The list of speakers participating in the Barcamp was a veritable who’s who in xAPI today, most of whom are commercial LRS vendors. It really is hard to go wrong when you get a group of passionately committed professionals in a room and provide free beer and appetizers. Overall, the feedback was that it was great to hear from a broad group of seven different xAPI practitioners on their view of the specification and the current state of the business and industry adoption. These were the speakers:
- Aaron E. Silvers, designer, technologist, and strategist (@aaronesilvers). Aaron helped develop SCORM, and he led and guided xAPI to 1.0 release.
- Ben Betts, CEO, HT2 (@bbetts). HT2 creates learning and performance software that changes the way businesses and individuals experience learning.
- Luke Hickey, CEO, DominKnow (@dominKnow). DominKnow is a learning company that builds software and training solutions.
- Margaret Roth, chief business development officer, Yet Analytics (@margaret_h_r). Yet Analytics builds xAPI/LRS experiential data technologies for human-capital analytics.
- Mike Rustici, CEO and founder, Watershed (@mikerustici). Watershed LRS and services provide expertise in eLearning conformance as well as learning and development analytics.
- Nick Washburn (me), director, learning division, Riptide Software (@RiptideLearning). Riptide Elements’ product line helps customers provide smarter learning and analytics.
- Tim Martin, CEO, Rustici Software (@timpmartin). Rustici Software is the leading provider of products and services to assist with xAPI and SCORM conformance.
Update on DISC (Data Interoperability Standards Consortium)
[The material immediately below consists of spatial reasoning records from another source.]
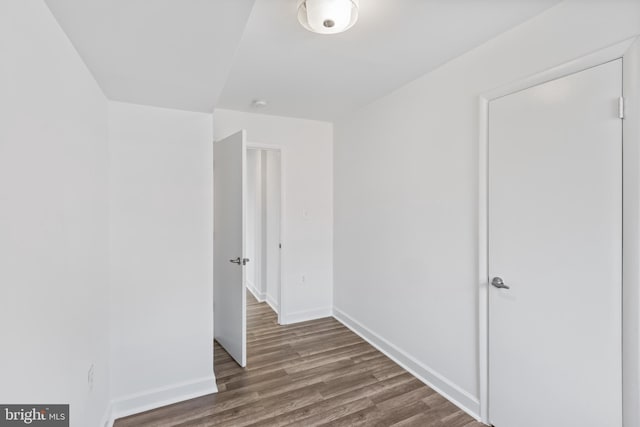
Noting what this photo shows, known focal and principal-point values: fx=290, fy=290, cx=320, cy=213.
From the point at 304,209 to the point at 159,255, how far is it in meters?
1.86

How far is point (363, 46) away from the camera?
1.93 metres

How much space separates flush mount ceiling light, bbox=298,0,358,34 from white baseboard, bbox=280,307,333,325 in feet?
9.89

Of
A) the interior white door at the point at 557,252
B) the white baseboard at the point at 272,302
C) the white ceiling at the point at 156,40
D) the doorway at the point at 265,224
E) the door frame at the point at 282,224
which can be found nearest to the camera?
the white ceiling at the point at 156,40

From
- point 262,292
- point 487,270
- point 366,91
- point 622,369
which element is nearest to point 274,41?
point 366,91

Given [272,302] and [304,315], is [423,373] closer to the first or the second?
[304,315]

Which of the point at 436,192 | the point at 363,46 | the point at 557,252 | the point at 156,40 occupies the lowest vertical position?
the point at 557,252

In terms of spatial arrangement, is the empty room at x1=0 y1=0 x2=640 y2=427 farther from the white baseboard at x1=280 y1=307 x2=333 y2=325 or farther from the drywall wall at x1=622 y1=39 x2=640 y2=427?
the white baseboard at x1=280 y1=307 x2=333 y2=325

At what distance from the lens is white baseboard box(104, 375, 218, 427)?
76.7 inches

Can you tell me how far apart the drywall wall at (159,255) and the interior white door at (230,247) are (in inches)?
12.7

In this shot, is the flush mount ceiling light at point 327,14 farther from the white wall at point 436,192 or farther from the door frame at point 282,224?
the door frame at point 282,224

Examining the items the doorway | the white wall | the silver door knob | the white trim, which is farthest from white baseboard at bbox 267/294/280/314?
the silver door knob

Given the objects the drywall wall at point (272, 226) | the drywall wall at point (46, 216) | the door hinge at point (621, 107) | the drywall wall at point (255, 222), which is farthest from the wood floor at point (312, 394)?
the door hinge at point (621, 107)

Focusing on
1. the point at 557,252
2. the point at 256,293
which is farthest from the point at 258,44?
the point at 256,293

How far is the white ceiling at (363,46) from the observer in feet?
5.16
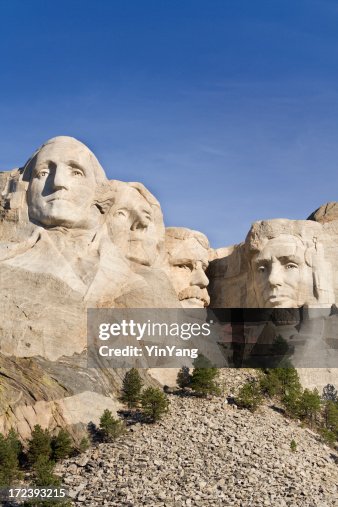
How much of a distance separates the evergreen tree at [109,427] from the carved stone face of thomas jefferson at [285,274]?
7.86 m

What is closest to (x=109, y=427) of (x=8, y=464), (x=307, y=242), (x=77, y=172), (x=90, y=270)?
(x=8, y=464)

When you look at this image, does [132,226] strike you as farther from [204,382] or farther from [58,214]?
[204,382]

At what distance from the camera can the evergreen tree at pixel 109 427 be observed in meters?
20.0

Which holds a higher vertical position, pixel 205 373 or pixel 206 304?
pixel 206 304

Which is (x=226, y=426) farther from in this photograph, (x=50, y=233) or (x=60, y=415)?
(x=50, y=233)

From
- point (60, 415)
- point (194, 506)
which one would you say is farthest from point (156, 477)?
point (60, 415)

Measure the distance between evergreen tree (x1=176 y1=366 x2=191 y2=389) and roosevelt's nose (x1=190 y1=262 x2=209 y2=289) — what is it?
480 cm

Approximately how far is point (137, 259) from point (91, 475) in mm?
8114

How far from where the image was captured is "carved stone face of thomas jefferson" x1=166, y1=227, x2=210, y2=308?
27797mm

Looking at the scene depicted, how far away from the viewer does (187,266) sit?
28156 mm

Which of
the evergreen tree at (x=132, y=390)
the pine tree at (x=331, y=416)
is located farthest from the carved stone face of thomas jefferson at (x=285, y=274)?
the evergreen tree at (x=132, y=390)

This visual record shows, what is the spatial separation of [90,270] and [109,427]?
4782mm

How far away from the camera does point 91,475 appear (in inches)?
737

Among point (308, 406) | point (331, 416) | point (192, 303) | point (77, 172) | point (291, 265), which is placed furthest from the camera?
point (192, 303)
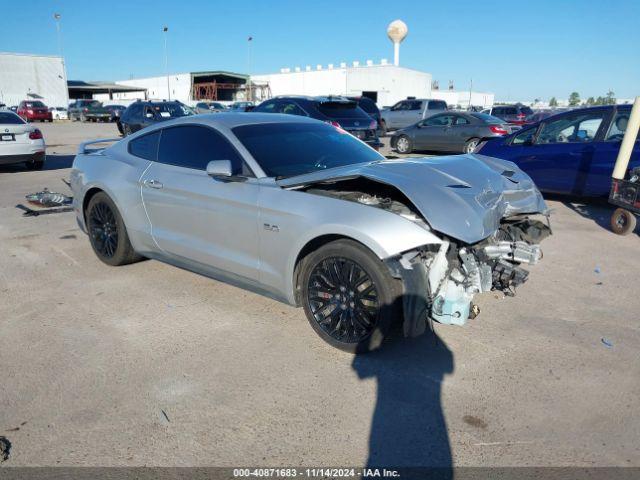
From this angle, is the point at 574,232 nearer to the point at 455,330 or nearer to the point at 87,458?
the point at 455,330

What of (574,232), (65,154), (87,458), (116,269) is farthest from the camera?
(65,154)

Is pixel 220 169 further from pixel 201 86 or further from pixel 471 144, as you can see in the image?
pixel 201 86

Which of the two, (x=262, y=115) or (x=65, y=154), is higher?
(x=262, y=115)

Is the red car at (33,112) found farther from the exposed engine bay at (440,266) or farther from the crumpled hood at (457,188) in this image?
the exposed engine bay at (440,266)

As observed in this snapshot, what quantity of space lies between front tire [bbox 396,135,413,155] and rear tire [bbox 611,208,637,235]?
10.1m

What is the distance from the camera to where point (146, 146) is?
16.3 feet

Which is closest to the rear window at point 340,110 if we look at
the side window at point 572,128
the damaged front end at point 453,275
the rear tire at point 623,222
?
the side window at point 572,128

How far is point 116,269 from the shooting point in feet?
17.6

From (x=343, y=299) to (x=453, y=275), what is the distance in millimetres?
775

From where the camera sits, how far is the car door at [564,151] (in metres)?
7.96

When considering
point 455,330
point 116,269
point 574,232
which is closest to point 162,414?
point 455,330

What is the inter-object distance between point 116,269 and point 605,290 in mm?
4899

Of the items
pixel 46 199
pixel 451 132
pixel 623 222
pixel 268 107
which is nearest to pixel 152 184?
pixel 46 199

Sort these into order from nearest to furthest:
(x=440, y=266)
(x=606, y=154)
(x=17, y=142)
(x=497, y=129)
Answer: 1. (x=440, y=266)
2. (x=606, y=154)
3. (x=17, y=142)
4. (x=497, y=129)
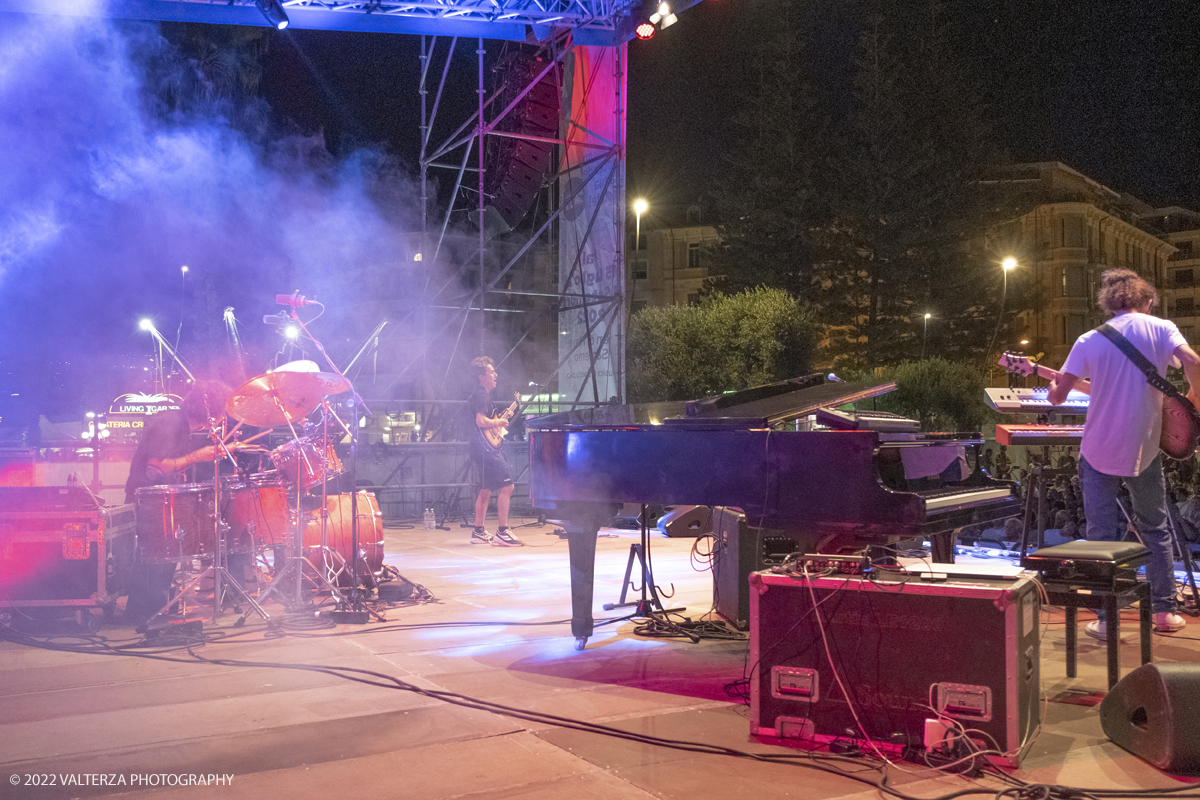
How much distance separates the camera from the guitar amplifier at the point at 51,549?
525 centimetres

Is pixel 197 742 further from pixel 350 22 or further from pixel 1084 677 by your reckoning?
pixel 350 22

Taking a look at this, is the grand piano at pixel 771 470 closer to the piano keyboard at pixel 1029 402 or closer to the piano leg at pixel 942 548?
the piano leg at pixel 942 548

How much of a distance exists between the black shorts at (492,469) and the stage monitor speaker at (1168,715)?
6.92 meters

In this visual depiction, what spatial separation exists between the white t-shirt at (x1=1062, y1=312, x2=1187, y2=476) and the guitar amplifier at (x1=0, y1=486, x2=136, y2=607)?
5.70m

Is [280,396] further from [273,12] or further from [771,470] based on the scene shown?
[273,12]

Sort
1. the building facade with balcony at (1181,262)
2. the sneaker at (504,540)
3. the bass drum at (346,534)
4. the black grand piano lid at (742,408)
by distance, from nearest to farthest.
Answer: the black grand piano lid at (742,408) < the bass drum at (346,534) < the sneaker at (504,540) < the building facade with balcony at (1181,262)

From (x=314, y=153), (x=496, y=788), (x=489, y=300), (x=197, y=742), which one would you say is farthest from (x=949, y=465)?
(x=489, y=300)

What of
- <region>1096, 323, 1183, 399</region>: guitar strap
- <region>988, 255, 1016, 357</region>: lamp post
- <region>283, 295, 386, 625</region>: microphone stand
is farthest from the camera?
<region>988, 255, 1016, 357</region>: lamp post

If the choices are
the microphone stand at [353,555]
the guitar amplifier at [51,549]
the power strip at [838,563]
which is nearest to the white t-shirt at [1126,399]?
the power strip at [838,563]

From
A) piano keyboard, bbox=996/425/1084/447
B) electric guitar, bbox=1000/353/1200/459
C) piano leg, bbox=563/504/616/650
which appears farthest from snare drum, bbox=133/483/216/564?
electric guitar, bbox=1000/353/1200/459

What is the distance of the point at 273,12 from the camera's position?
30.1 ft

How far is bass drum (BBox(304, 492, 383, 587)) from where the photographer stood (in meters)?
6.07

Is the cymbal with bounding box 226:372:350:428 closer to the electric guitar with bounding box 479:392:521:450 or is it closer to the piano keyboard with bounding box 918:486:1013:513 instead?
the piano keyboard with bounding box 918:486:1013:513

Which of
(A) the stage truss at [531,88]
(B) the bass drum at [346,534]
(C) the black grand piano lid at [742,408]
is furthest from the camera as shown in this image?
(A) the stage truss at [531,88]
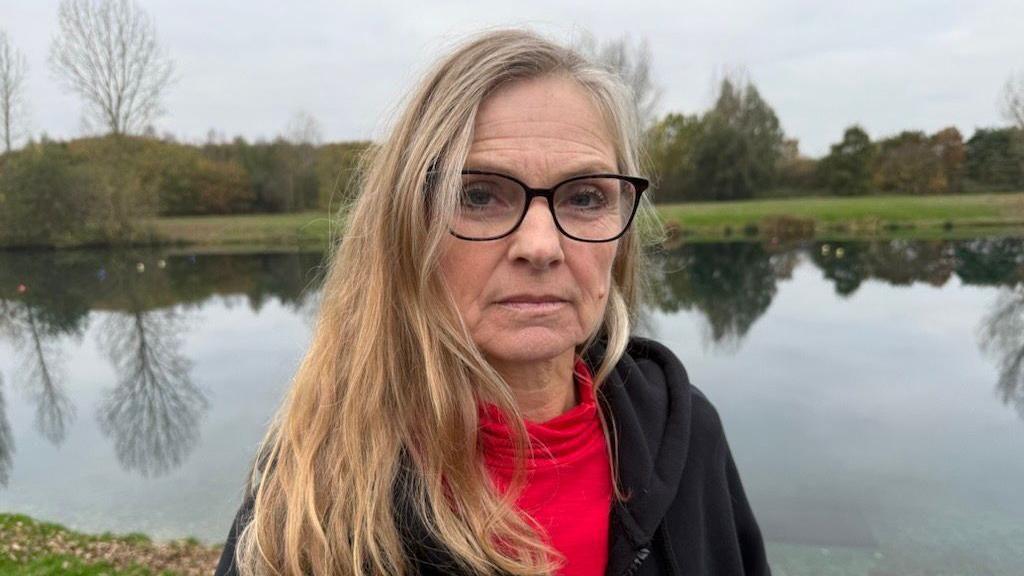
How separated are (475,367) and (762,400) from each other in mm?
10126

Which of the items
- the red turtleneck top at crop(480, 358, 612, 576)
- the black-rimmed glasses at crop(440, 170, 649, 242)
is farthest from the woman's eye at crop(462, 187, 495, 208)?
the red turtleneck top at crop(480, 358, 612, 576)

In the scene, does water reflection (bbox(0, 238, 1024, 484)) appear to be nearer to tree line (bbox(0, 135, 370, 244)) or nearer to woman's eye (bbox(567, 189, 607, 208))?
tree line (bbox(0, 135, 370, 244))

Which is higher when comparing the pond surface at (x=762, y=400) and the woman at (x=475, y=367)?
the woman at (x=475, y=367)

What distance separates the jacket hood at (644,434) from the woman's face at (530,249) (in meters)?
0.29

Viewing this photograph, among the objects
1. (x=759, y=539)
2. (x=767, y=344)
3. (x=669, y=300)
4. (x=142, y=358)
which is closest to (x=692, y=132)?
→ (x=669, y=300)

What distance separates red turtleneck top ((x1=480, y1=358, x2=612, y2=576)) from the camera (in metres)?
1.24

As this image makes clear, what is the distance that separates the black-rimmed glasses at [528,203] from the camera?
1.13m

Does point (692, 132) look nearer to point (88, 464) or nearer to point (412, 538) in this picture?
point (88, 464)

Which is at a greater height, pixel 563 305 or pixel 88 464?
pixel 563 305

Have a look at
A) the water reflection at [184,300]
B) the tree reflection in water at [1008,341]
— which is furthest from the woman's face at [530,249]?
the tree reflection in water at [1008,341]

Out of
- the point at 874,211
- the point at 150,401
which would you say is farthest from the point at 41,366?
the point at 874,211

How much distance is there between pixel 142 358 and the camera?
15508mm

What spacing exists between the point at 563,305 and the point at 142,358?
55.4 feet

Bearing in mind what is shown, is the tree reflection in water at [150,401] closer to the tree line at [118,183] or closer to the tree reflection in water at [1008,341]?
the tree line at [118,183]
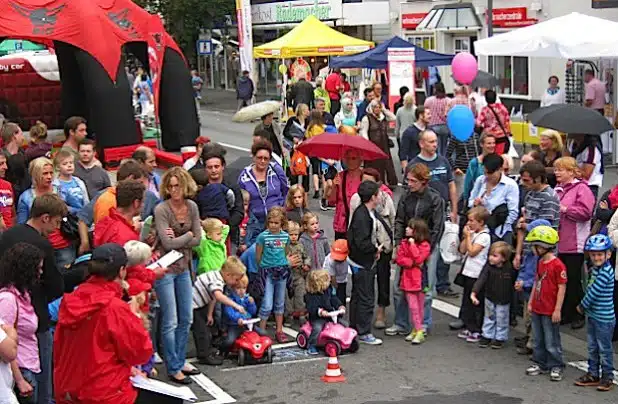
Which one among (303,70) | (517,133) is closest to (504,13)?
(303,70)

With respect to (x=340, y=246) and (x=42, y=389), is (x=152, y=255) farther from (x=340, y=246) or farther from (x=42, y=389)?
(x=340, y=246)

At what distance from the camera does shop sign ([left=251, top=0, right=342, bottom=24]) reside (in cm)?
3825

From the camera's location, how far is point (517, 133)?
2125 centimetres

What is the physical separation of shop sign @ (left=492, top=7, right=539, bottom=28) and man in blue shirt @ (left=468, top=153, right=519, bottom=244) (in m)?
19.9

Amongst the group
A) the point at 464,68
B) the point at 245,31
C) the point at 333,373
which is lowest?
the point at 333,373

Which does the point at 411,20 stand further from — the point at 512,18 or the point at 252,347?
the point at 252,347

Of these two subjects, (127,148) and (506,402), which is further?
(127,148)

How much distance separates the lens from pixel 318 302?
941 centimetres

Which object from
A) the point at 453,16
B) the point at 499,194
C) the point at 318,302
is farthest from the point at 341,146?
the point at 453,16

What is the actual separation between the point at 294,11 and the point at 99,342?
35.7m

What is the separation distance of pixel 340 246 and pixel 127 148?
20.4 feet

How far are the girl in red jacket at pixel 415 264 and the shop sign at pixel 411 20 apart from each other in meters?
25.8

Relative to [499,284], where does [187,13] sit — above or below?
above

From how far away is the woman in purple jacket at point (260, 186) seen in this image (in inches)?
420
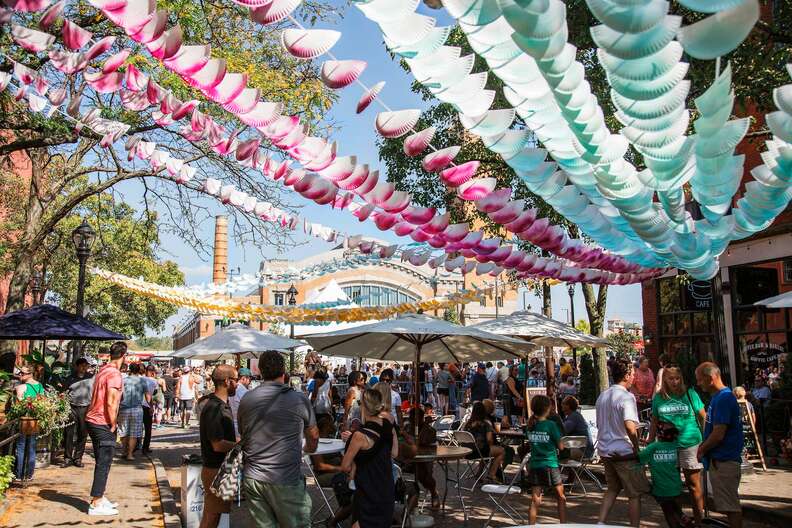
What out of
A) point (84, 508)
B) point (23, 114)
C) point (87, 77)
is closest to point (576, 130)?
point (87, 77)

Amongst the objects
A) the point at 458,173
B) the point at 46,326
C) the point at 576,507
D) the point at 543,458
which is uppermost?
the point at 458,173

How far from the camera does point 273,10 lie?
340 cm

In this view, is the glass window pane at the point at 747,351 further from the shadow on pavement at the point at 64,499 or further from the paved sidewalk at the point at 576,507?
the shadow on pavement at the point at 64,499

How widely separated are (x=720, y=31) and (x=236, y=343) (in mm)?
12643

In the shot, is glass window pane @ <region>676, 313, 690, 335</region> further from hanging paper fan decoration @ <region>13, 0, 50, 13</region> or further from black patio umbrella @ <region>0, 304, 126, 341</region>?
hanging paper fan decoration @ <region>13, 0, 50, 13</region>

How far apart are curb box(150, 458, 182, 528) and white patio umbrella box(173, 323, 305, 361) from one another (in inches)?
111

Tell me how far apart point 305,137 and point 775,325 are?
14.3 metres

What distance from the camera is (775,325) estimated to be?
51.3 feet

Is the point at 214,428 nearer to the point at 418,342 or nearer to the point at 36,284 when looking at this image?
the point at 418,342

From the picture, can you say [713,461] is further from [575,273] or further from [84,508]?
[84,508]

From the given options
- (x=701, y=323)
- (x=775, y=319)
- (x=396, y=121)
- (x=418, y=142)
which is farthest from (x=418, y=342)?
(x=701, y=323)

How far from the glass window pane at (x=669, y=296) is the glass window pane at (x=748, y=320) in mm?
1884

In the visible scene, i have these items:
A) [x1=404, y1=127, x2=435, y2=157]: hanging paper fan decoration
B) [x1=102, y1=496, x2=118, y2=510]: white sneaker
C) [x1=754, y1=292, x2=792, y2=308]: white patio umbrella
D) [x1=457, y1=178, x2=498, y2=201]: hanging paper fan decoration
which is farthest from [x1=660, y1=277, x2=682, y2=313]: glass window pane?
[x1=404, y1=127, x2=435, y2=157]: hanging paper fan decoration

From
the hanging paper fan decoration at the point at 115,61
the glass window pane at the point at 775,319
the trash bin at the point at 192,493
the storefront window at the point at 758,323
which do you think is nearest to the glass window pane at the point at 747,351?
the storefront window at the point at 758,323
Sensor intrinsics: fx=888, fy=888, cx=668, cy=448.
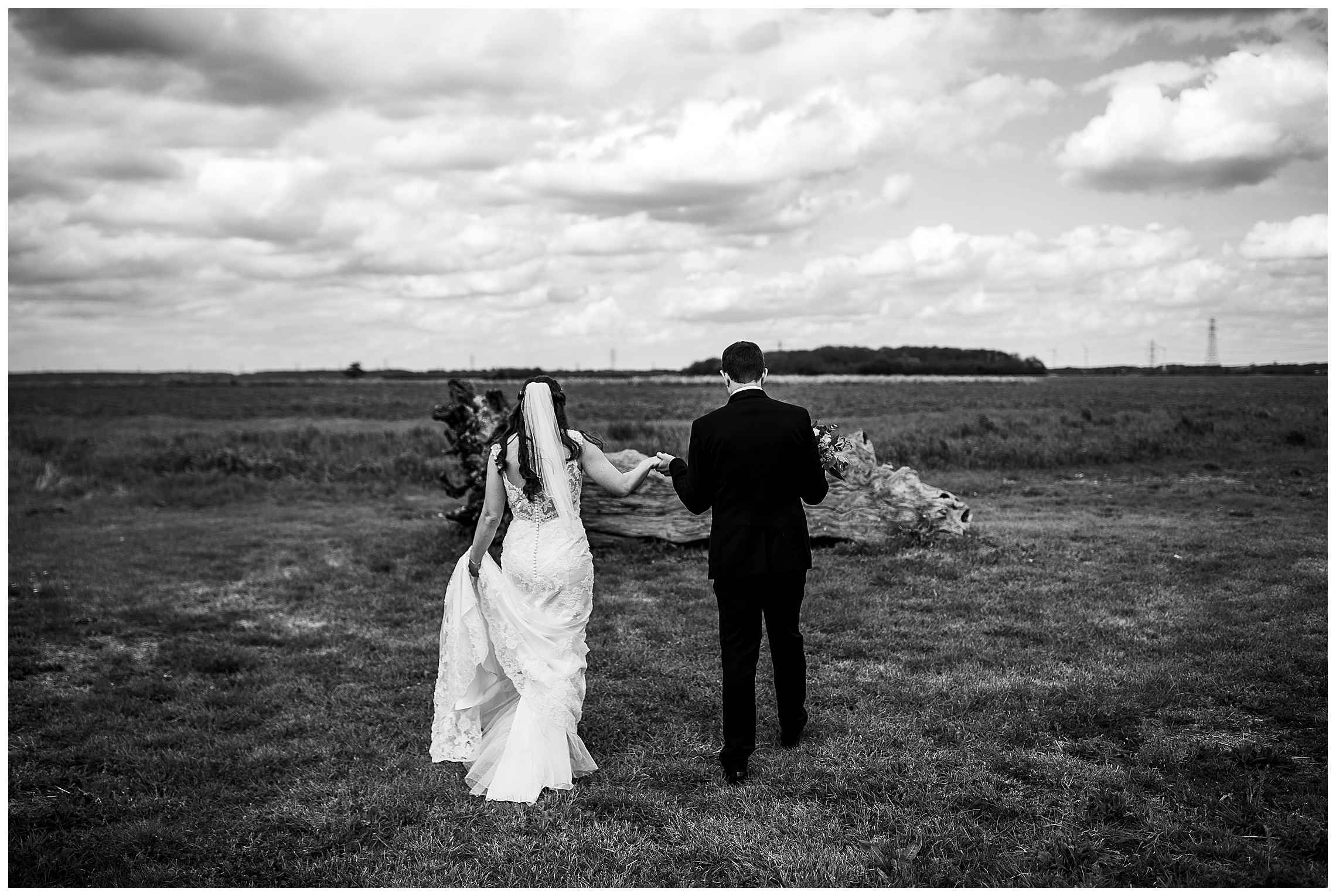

Aaron Silvers is the president and executive director of DISC, and he provided a DISC statement for this article:
“With xAPI’s growing, global adoption and its uses across governments, militaries, healthcare providers, and higher education institutions, it is critical that this open and transparent approach to working with data continues to grow and mature. Being in the UK for the LT conference … highlighted just how broad and international the xAPI community is, with stakeholders, practitioners, and vendors wanting to work together and tackle big challenges. DISC members such as HT2 Labs, Riptide Software, and Yet Analytics are champions of xAPI’s growth, and I could not be more thankful to be able to count on them as partners in the important work we’re undertaking together to grow the community and continue to make xAPI easier to work with to deliver better insights, built on reliable data.”